H331999: Internal Advice Request; Classification of stainless steel and zinc panels

Ruling: (1) 7308.90.9590, 9903.88.02, free + 25%, “Structures (excluding prefabricated building of heading 9406) and parts of structures … of iron or steel; plates, rods, angles, shapes, sections, tubes and the like, prepared for use in structures, of iron or steel: Other: Other: Other: Other: Other.” (2) 7907.00.6000, 9903.88.03, 3% + 25%, “Other articles of zinc: Other.”
Issue: (1) Are the subject stainless steel panels classified in subheading 7308.90.9560 as “Structures (excluding prefabricated building of heading 9406) and parts of structures … of iron or steel; plates, rods, angles, shapes, sections, tubes and the like, prepared for use in structures, of iron or steel: Other: Other: Other: Other: Architectural and ornamental work”; in subheading 7308.90.9590 as “Structures (excluding prefabricated building of heading 9406) and parts of structures … of iron or steel; plates, rods, angles, shapes, sections, tubes and the like, prepared for use in structures, of iron or steel: Other: Other: Other: Other: Other”; or in subheading 7610.90.0080, as “Aluminum structures (excluding prefabricated buildings of heading 9406) and parts of structures (for example, bridges and bridge-section, towers, lattice masts, roofs, roofing frameworks, doors and windows and their frames and thresholds for doors, balustrades, pillars and columns); aluminum plates, rods, profiles tubes and the like, prepared for use in structures: Other: Other: Other.”? (2) Are the subject zinc panels classified in subheading 7610.90.0080 as “Aluminum structures (excluding prefabricated buildings of heading 9406) and parts of structures (for example, bridges and bridge-section, towers, lattice masts, roofs, roofing frameworks, doors and windows and their frames and thresholds for doors, balustrades, pillars and columns); aluminum plates, rods, profiles tubes and the like, prepared for use in structures: Other: Other: Other”; in subheading 7905.00.0000 as “Zinc plates, sheets, strip and foil”; or in subheading 7907.00.6000, as “Other articles of zinc: Other.”?

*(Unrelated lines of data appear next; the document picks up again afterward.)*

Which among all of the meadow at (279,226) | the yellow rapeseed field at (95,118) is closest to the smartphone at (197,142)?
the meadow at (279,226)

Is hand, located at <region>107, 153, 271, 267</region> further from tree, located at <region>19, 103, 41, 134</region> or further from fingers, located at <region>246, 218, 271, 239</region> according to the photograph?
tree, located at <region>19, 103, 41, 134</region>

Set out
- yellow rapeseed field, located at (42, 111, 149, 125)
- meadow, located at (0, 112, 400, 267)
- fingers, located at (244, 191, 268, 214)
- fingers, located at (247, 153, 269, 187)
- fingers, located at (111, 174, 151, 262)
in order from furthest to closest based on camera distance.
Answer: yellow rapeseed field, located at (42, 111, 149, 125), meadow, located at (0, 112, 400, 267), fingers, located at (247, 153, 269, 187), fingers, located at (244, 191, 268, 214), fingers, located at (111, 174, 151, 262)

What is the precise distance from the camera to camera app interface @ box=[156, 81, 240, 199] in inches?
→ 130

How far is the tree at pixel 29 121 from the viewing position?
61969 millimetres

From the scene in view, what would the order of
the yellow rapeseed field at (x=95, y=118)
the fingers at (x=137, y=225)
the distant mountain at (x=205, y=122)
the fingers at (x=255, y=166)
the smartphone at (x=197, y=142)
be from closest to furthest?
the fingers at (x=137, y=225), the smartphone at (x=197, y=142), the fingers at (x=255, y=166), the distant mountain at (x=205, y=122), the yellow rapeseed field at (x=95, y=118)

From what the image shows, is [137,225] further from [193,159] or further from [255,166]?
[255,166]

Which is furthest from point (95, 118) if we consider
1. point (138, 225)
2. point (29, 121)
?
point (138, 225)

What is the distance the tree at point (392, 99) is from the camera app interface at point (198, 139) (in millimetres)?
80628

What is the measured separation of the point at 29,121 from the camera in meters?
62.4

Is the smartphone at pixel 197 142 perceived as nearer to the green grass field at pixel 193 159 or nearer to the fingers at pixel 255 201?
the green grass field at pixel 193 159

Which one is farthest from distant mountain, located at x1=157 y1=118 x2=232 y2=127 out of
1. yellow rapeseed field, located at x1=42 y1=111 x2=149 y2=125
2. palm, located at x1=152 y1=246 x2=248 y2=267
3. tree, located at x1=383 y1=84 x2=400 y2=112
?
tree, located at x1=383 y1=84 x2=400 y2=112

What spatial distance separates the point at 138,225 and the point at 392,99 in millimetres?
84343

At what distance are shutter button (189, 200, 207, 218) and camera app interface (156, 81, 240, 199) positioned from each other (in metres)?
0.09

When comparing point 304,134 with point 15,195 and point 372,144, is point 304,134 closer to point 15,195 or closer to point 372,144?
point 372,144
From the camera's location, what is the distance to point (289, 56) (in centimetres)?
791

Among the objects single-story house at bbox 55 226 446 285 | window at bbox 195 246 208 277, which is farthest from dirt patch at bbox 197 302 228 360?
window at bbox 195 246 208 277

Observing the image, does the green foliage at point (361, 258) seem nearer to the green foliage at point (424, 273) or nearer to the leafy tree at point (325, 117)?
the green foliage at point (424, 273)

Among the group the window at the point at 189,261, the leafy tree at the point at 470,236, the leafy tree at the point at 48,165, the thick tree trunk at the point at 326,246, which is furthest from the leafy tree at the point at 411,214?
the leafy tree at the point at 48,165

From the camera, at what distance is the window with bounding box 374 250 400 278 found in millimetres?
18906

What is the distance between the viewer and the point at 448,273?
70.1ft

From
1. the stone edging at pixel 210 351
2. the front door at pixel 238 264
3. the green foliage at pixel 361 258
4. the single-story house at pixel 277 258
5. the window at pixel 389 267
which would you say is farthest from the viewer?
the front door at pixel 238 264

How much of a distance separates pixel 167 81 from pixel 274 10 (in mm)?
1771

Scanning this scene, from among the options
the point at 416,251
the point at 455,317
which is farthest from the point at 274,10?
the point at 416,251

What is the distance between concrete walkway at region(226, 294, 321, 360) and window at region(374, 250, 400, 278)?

Item: Stainless steel and zinc panels used as building materials for Overgaard’s School of Music (“SOM”) project. (1) The stainless steel panels at issue are bent stainless steel panels with small aluminum clips attached. The aluminum clips connect the panels together and are not themselves structural aluminum components. Some of the stainless steel panels include small aluminum supports. The stainless steel panels make up a portion of the final SOM project that is beneath the window curtain wall or above the curtain wall. The stainless steel panels are independent of the curtain wall and are not connected to it. Based on the commercial invoices, the stainless steel portion of the panels predominates over the aluminum portion by value and by weight. (2) According to Overgaard’s submission, the zinc panels are made from zinc sheets from Germany that are sent to China to be cut and bent. Extruded aluminum brackets/clips are then added to the back of the panels in China. The zinc panels include a zinc lip around some or all of the outer edges. These panels are rainscreen wall panels and are described as individual panels that connect to a solid concrete wall, and not to one another.
Reason: Because the stainless steel and zinc panels are composite goods, they are classified under GRI 3(b), as if they consisted of the material or component which gives them their essential character. Additionally, note 7 to section XV provides that composite articles of base metal containing two or more base metals are to be treated as articles of the base metal predominating by weight over each of the other materials. Here, the stainless steel component of the stainless steel panels, and the zinc component of the zinc panels, predominate by weight and value over the aluminum component. According to the submitted documentation, the stainless steel or zinc is the facing material, and the aluminum components serve only supporting roles in attaching the stainless steel panel to the concrete wall behind it.